The World on Stage Pg. 19 Reading
-“All that is on the stage is a sign”→ anything onstage is an illusion in a world separate from our own
-Sign and significations onstage
-signs bring more vitality to the world of theater especially by being “of it”
--illusionary vs. referential character
-when we put semiotics aside, we undervalue that things are what they are, but it can also represent other things
-Peter Handke: “in the theater light is a brightness pretending to be other brightness, a chair is a chair pretending to be another chair and so on”
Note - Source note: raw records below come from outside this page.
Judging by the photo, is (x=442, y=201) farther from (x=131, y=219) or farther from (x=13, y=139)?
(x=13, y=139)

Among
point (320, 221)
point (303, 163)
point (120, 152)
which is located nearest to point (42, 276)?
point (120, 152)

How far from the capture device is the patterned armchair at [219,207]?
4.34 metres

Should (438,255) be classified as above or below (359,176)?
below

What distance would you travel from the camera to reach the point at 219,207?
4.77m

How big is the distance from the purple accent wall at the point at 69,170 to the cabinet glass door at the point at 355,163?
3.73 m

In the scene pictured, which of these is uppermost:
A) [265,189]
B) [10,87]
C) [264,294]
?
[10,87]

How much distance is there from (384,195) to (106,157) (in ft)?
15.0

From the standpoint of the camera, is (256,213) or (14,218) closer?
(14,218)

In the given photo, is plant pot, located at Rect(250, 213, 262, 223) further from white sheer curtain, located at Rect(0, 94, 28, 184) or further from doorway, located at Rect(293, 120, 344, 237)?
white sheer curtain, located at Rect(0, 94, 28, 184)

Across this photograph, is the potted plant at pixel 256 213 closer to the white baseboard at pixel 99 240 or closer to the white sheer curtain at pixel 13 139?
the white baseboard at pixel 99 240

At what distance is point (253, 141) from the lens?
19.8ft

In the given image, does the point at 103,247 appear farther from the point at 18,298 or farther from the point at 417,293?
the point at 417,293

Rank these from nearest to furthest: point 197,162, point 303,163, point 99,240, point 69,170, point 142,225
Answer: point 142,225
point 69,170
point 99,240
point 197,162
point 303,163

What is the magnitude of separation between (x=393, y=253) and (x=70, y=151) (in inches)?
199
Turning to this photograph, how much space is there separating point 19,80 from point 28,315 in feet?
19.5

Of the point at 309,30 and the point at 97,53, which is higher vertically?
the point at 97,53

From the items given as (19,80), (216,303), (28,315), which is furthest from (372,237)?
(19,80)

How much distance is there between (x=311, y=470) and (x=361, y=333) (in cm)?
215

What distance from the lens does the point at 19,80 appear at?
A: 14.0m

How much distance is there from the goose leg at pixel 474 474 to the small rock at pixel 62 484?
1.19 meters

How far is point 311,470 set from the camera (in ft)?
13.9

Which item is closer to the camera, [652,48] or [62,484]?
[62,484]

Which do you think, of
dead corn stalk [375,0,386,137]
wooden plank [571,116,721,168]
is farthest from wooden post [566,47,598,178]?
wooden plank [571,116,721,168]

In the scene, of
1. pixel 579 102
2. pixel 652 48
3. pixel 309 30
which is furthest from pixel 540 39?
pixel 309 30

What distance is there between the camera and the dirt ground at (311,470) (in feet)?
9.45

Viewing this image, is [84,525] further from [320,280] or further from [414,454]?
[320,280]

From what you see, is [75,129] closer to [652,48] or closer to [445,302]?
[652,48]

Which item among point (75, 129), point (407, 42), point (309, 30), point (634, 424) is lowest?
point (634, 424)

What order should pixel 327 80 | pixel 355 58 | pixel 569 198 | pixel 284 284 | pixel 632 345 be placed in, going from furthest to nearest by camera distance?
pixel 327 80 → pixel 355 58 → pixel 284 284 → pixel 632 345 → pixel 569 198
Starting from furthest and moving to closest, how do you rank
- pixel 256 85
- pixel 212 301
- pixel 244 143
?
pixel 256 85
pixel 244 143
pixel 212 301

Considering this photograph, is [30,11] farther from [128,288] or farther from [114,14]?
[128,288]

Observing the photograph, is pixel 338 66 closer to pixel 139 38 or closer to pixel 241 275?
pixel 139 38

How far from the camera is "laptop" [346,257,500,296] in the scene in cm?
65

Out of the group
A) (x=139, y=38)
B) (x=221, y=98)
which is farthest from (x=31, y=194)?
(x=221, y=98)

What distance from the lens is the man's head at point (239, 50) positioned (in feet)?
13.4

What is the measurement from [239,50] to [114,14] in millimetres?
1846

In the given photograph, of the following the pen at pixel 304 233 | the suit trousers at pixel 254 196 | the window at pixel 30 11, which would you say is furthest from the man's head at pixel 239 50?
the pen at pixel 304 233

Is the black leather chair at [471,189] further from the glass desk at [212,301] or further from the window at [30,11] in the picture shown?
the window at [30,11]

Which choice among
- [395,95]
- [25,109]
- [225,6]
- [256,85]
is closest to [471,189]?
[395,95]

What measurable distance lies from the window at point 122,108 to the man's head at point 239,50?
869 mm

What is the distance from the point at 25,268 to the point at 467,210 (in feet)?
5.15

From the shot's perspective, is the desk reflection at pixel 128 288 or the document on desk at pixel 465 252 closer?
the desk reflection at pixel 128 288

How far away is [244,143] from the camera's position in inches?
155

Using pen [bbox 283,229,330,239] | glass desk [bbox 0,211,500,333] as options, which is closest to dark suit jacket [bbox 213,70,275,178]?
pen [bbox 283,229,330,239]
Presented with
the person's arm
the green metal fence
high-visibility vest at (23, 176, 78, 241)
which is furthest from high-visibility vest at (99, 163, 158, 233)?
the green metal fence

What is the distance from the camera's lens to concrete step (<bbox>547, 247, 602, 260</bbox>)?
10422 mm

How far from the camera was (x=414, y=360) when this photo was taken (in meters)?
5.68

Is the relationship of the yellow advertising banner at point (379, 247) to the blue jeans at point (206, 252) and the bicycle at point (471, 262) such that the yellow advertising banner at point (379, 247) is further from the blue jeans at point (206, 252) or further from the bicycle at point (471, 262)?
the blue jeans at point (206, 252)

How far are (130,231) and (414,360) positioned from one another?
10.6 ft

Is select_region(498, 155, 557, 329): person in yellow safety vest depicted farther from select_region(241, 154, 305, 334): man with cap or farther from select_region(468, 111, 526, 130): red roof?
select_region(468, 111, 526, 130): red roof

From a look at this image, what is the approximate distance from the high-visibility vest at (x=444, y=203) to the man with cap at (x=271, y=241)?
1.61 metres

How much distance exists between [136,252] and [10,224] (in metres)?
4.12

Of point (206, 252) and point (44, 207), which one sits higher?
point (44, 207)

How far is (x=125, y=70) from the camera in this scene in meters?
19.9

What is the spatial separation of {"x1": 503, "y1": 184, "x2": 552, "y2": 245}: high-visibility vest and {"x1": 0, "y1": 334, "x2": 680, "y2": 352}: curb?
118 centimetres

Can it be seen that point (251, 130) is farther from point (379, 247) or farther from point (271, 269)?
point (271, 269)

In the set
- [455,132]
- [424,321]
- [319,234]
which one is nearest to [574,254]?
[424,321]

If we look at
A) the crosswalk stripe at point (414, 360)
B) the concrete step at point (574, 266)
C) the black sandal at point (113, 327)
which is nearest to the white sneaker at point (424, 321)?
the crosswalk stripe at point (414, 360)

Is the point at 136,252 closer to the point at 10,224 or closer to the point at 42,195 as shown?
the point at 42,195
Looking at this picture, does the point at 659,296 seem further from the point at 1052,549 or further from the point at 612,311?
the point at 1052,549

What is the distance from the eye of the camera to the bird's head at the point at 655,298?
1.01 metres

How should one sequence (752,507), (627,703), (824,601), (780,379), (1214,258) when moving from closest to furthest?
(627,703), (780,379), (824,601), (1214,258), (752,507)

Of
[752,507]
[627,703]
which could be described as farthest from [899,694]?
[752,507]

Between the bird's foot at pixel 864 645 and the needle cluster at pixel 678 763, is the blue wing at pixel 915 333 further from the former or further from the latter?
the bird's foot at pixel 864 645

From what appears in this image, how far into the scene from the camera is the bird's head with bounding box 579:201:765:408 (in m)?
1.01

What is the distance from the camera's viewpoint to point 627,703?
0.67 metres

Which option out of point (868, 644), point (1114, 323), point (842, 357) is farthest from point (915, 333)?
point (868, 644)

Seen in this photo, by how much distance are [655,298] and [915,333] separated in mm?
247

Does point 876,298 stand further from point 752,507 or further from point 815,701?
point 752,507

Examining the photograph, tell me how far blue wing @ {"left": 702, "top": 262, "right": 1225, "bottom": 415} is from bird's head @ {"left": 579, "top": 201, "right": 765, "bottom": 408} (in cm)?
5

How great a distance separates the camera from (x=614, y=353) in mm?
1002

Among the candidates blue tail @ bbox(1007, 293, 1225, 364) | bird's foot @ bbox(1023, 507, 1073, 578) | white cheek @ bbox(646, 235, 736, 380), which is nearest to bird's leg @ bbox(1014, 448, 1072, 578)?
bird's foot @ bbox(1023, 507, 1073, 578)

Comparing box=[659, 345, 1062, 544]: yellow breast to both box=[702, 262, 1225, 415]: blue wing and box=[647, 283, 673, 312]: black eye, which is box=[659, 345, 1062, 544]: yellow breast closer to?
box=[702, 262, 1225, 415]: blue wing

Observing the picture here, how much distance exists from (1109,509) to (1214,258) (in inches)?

--perspective is what really matters in theater because it’s what affects how things are portrayed
-people who work in the creative areas of theater are like “workers in the same field harvesting different kinds of crops
-Victor Shklovsky → the purpose of are it to impart the sensation of things as they are perceived and not as the are known→ art is a way of experiencing the artfulness of an object: the obect is not important
-Phenomenological attitude: art perceived as an act of removing things from a world in which they have become inconspicuous and seeing them anew
-things being concealed then revealed as though they were there all along
-phenomenological philosophy is a continual desymbolization of the world
-image vs. sign
-the word sign is a sign in itself, a sign of the semiotic attitude
-when we have the signifier and the signified
-there has to be a signified to be a signifier
-everything onstage is a sign of something
-the image is unique whearas the sign is not, the sign has no value until it repeats itself
-ex. A stop sign or a mens room sign, simple and stands for something it’s not
-repetition has a very big impact on what we see onstage and the impact of it, implication also has an impact on what we see and what we take away from it
-reading vs. watching a performance
-another example: a clock onstage, a working clock would be a distraction, etc
-watching children play roles onstage, we are able to suspend our idea of reality
-stage animals, child actors vs. adult actors
-intersection of 2 independent and self-contained phenomenal chains
-we accept what we are given onstage,
- with a dog onstage we may see the dog as a dog or as an image of a dog
-Theater→Theatron→”to see”→a way to see things objectively
-in early 19th century French theater, serious plays were not “furnished” but comedies had a lot of scenic elements
-Montigny invented blocking as we know it, forcing actors to move around household items like chairs and tables
-between 1850 and 1870, having real furniture onstage lost its shock value
-realism was a shock for the theatrical world
-chairs have been a staple property of the theater since Aristophanes: the chair as necessary vs. the chair as a collaborator on stage
-“what happens, when it happens is art” and “Art itself is nature”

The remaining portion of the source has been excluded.